_WHAT THIS EXERCISE ASKS_.
[A] List every person named in the passage about Hobart and the army between the wars, one per line.
[B] Please resume the passage about Hobart and the army between the wars, starting right after its last sentence.

TEXT SEGMENT: Begin

One interesting point to note is that Hobart’s sister married another Lt-Colonel in the late 1920’s and brought Hobart a brother-in-law called Bernard Montgomery. Monty was enough junior to Hobart, and an infantry specialist to boot, that he later admitted that he was well behind Hobart’s understanding of combined arms… “militarily I had not yet grown up”. But this was to bring into limited conjunction the two outstanding trainers and developers of tactics of the British army for World War Two at a time when Hobart’s ideas were fully developed, but still seemed dangerously radical to the more conservative Montgomery.

One success of the army in the late 1920’s over the politicians who were trying to disarm, and scrap ‘offensive weapons’ like bombers and tanks via fanciful ‘treaties’, was the Experimental Armoured Force. Hobart served as a staff officer in this, and he and Lt-Colonel Pile (later to command AA command in WWII), pushed the formation to impressive results considering its somewhat ramshackle structure. Hobart was offered a permanent position on the staff as a result, but he turned it down believeing he could pressure for even more outside the restrictions of the unit.

TEXT SEGMENT: End
STORED DATA: Begin

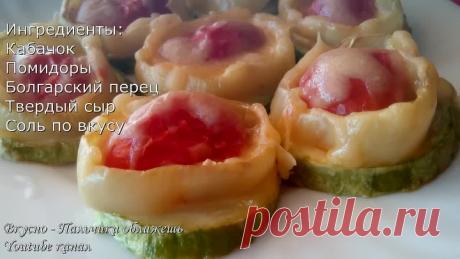 Простой рецепт, после которого вы полюбите КАБАЧКИ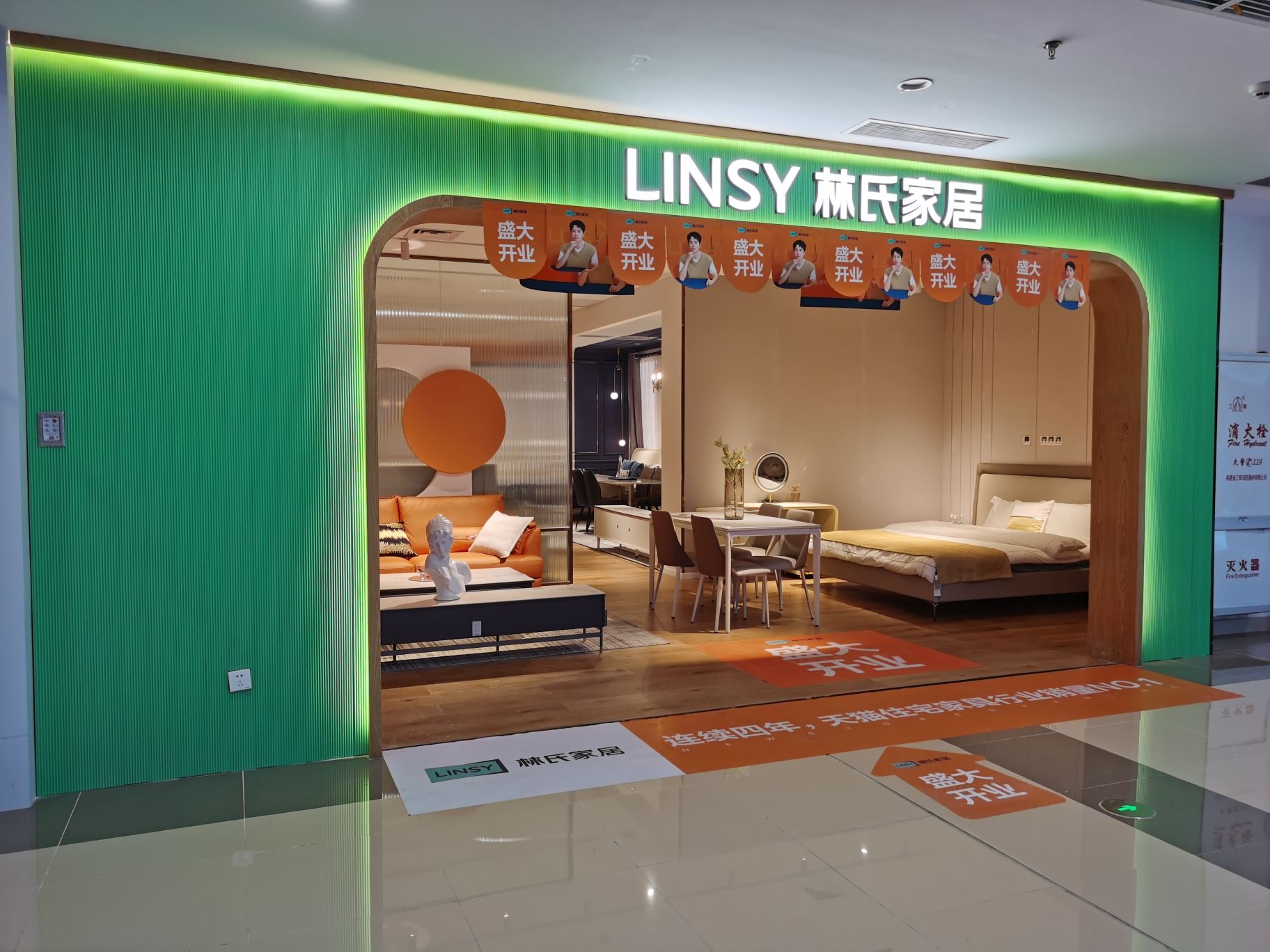 林氏家居(晋江世纪店)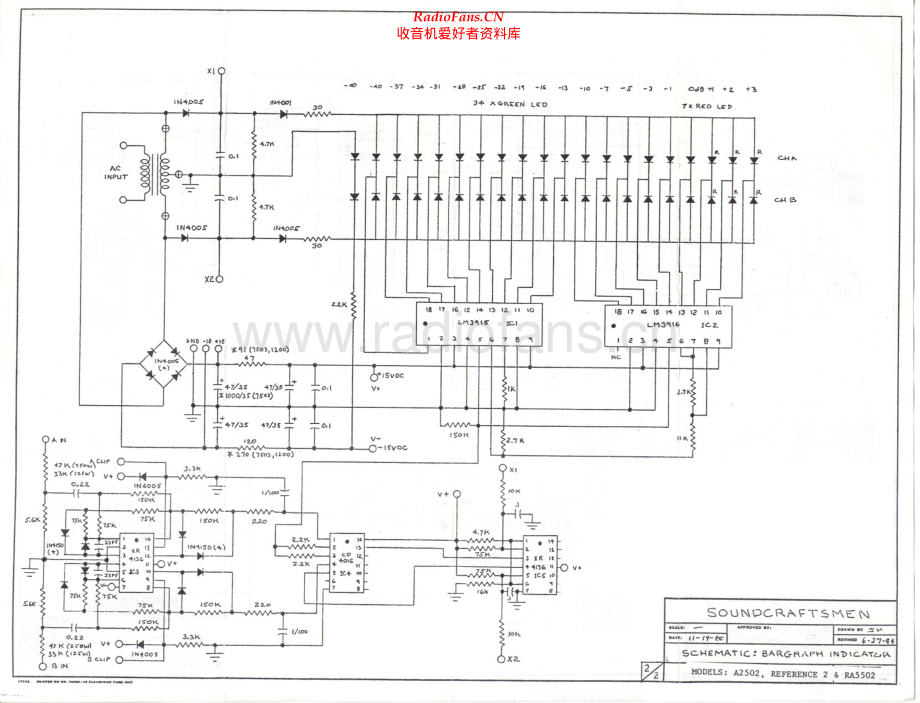 Soundcraftsmen-Reference2-pwr-sch 维修电路原理图.pdf_第2页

STORED DATA: End

_EXERCISE ANSWERS_.
[A]
Hobart
Bernard Montgomery
Lt-Colonel Pile

[B]
Unfortunately Hobart’s crusading spirit (he made Montgomery and even Wingate look very moderate indeed); and tendency to treat professional disagreement as personal emnity (bringing him into sometimes unnecessary dispute with Wilson, Wavell and Brooke amongst many others): led to entirely too many opportuntities for more conservative elements to sideline him, and feel justified when he railed against his enemies undermining his vision. In propaganda terms he was his own worst enemy.

His consistent refusal to allow armour to be downplayed simply meant that he was eventually bypassed in rank, not only by his contemporaries, but also by many juniors (like Montgomery). In some ways he was lucky to be selected and assigned to create and perfect the 7th Armoured division in Egypt in time for it to win the most outstanding – and one of the few –  of Britains early wartime victories. But his disfavour amongst his contemporaries saw Wilson request his replacment, and Wavell (whose wife notoriously disliked the scandal Hobart had created a decade earlier by running off with another Indian army officers wife and marrying her) forcibly retire him before it went into action.

In fact Churchill was later to warn Brooke – specifically in regard to the employment of Hobart – that the army could not afford to dismiss every forward thinkier just because he had detractors in the old boys network. Churchill had been looking for an armoured warfare expert, and was shocked to discover that Britain’s leading exponent had been sacked and left to recreate himself as a Corporal in the Home Guard (and later a deputy area organiser).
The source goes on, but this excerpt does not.